When the weather slowly begins to heat up, pests start to get more active after having stayed dormant over the colder winter months.

  • Birds often start to find mates and start building their nests.
  • Moths which consumer leaves usually become active again.
  • Flies often emerge from their winter hibernation places and start to breed and spread out.
  • Squirrels also spend the winter in hibernation. When spring approaches these creatures start looking for a new home. This is usually the time when they make their way into lofts and other spaces.

Summer is arguably the best season for pests. It is the time when they are in full swing and breed as rapidly as they can. Wasps are one of the most common summer pests followed by flies and rodents. Many a summer picnics and BBQs have been ruined by the ‘home invasion’ of these pests.

  • Wasps build their nesting grounds and lay their eggs during this time. Although the creatures are not directly harmful, they can be very aggressive and territorial at this time of the year, because they’re at their strongest.
  • The number of fleas also multiplies. Since pets spend more time outdoors during summer, they are more likely to bring the pests back indoors with them.
  • Bees are also more active during summer as they go out to gather nectar. Many times, homeowners find a new beehive in their garden and require pest control to take care of it. Because of their sting, bees are more dangerous than some of the other pests and you should call our professional service to get rid of them.
  • Moths and flies usually start to multiply significantly during summer.
  • Ants begin to swarm to find new mates and start new colonies during summer.
  • Cockroaches become very noticeable in the summer, especially in the kitchen and toilets. This is due to the hotter temperatures and stronger smells.
  • Bedbugs are also very active in the summer.
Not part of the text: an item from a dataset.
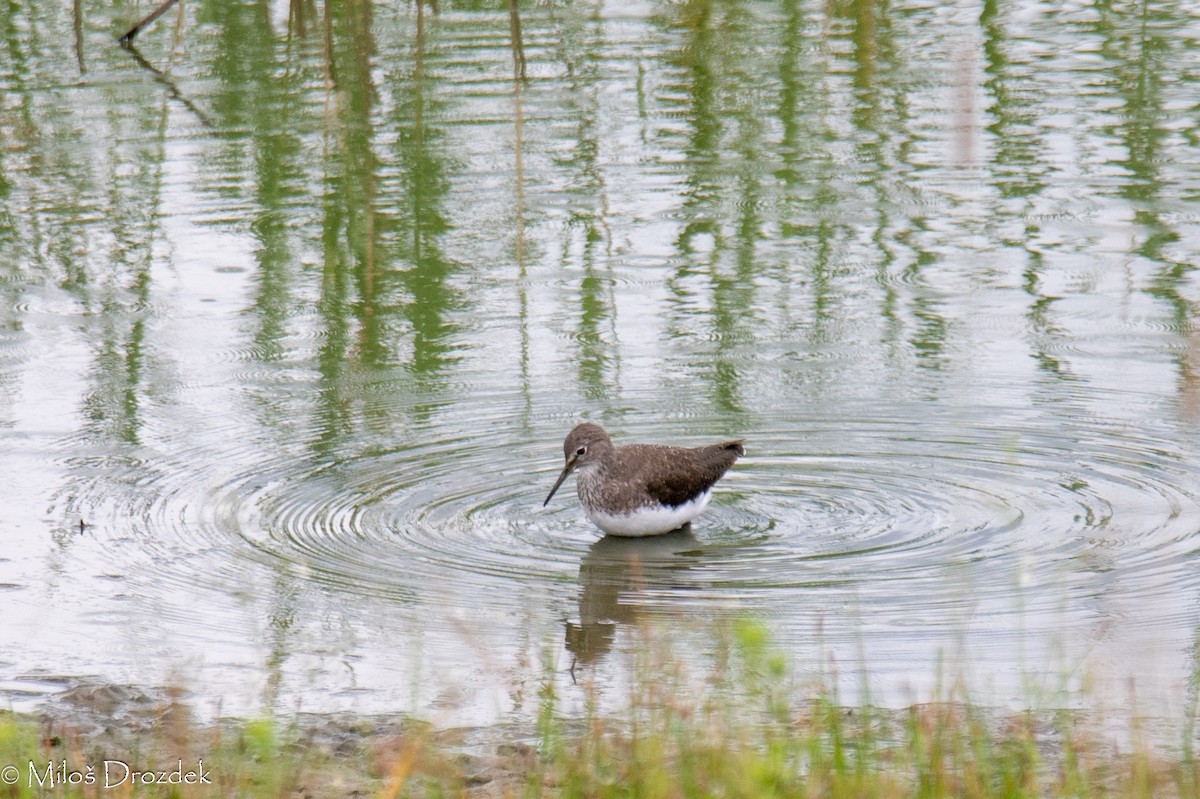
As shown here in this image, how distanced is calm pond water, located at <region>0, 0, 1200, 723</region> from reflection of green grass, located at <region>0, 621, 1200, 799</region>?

Autumn is the month when things start to get cooler. The number of pests starts to dwindle as they begin to slow down their breeding activities.

  • Wasps start becoming dozy and docile. You may find them buzzing around occasionally as if they are drunk. This is usually the end-time for their life.
  • Spiders in particular are more active at this time of the year.
  • Squirrels will gather their food and start to look for shelter.
  • The second breeding phase for flies begins. These pests remain active during the season.
  • Rodents also become more active. Due to the approaching cold, rodents usually find shelter inside homes in the loft or inside walls.

The coldest months are when pests seek out warmth and shelter. You will find a number of insects especially rodents and lizards make their way inside your home.

  • Spiders come into our homes to escape the web-destroying frosts.
  • Rodents move indoors to escape the cold, increasing infestations.
  • In many cases, homeowners find squirrels nesting in lofts when they go to get their Christmas decorations.